═══ Excerpt

Brendan Behan's Dublin

(The Furrow, December 1966)
A small film that deserves mention at least because of its subject is Brendan Behan's Dublin. It follows all too predictable a course, and while much of this course is pleasant and humorous and worth while, there are always the same unchallenged assumptions. They do Brendan Behan's memory no credit. I never met him, and am in no position to say anything about his character or personality, but I have read much of the publicity about him and some of his works. The reiterated charge that the Irish neglected and harassed this lovable genius needs to be rebutted. The people who destroyed Behan were those who encouraged in him a sick adulation for the poison that was killing him - alcohol; who for the sake of publicity put on display his weakness and then proceeded to vilify anyone who happened not to like his performance. Another point that I think is unworthy of him is the repeated suggestion that he suffered from an acute form of inverted snobbery. Anyone who respects his memory should drop these themes from any further tributes to him. 


"Of Human Bondage", Somerset Maughan and Meaninglessness

(The Furrow, May 1965)
Of Human Bondage (Adelphi) has the particular interest to us of  having been made at Ardmore. It is well made, and well cut, only  once did I feel a jolt as regards sequence of events. But it is not a  very good story. The character of Philip (Lawrence Harvey) is sympatica. He is club-footed, sensitive, insecure and sentimental.  Admit it or not, many will easily identify with Philip ; Philip mooning romantically over a saucy little waitress, longing for her physically, and longing to be her saviour as she sinks from sauciness into the  soup. It is touching in parts, due to Harvey's sincere, anxious,  portrayal of a man cornered by his own disguised greediness into  altruistic concern for the girl. He speaks clearly, which adds  immensely to the enjoyment of viewing him; Kim Novak doesn't,  and it irritates. 

The story evokes only a minor pity, where there  could have been tragic sorrow. The great issues are not raised. When  the now wasted prostitute asks for a fine funeral as her dying request, one feels that the author is showing not merely how pitifully  mean her values always were, but that he himself believes that there was nothing else at all that Philip or anyone could have done for  her at that time but promise to fulfill her paltry wish. Religion is  thrown in with vague gestures over the remains, the words of prayer  sounding as meaningless as the trimmings on the hearse, the whole  performance something tacked on to life or something that happens  at a distance from reality. This was suggested to me by the great  space between the watching Philip and the burial. 

I wonder am I  wrong in thinking that it was Maugham as much as Philip who  could not think of anything to say that might conceivably console  or give hope to a degraded, desperate, dying girl. One wasn't left  in sorrow that the girl was beggared of all values and failed to  reach the only hand that could have saved her; there never was the  slightest suggestion that such a hand existed. Deep things are treated  shallowly and tragedy reduced to insignificance.


"The Trial" Orson Welles as Franz Kafka  

(The Furrow, December 1965)

══════
═══ Extracted entries

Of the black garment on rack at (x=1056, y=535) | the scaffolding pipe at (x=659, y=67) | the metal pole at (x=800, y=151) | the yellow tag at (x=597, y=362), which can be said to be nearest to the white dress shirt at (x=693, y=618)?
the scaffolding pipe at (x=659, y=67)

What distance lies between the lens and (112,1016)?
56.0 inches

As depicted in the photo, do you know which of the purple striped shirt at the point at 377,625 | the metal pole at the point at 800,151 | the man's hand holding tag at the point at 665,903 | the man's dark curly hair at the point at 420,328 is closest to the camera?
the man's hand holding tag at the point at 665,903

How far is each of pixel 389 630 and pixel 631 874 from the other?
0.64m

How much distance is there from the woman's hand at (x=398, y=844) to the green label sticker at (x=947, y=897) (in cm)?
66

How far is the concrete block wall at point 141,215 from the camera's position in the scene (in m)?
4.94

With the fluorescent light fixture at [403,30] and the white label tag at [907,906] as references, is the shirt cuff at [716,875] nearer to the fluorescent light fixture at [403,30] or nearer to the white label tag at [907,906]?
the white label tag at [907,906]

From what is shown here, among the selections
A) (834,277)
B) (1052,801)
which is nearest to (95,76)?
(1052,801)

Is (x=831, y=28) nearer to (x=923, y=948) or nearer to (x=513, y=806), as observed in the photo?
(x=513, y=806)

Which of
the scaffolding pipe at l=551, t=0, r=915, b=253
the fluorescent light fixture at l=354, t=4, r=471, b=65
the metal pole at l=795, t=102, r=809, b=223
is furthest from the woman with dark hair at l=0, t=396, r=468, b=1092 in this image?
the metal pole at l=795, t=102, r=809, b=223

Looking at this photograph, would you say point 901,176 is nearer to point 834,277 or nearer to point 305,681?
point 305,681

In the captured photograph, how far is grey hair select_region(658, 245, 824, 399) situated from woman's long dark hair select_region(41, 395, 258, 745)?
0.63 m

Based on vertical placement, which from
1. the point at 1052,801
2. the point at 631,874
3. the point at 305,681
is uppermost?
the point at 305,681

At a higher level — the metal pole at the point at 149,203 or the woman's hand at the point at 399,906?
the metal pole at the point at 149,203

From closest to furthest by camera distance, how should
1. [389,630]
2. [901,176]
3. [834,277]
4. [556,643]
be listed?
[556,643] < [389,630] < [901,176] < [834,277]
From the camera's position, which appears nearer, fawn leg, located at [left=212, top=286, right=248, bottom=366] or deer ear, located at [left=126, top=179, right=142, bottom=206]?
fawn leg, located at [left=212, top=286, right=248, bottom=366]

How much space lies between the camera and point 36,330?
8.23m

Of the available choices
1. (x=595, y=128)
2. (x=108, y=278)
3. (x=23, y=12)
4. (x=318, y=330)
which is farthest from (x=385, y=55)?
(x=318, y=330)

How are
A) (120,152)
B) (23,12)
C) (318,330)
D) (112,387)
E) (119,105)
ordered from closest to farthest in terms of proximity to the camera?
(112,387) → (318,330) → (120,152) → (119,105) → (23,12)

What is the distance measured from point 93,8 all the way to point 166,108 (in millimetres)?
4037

══════

Set of tasks –
1. In the film reviews, what gave the reviewer the impression that the burial in Of Human Bondage happened at a distance from reality?
2. According to the film reviews, in which issue of The Furrow did the review of Of Human Bondage appear?
The lines play no part in this work.

Answers to each task –
1. The reviewer says this was suggested by the great space between the watching Philip and the burial. In that scene, the words of prayer sounded as meaningless as the trimmings on the hearse.

2. It appeared in the May 1965 issue.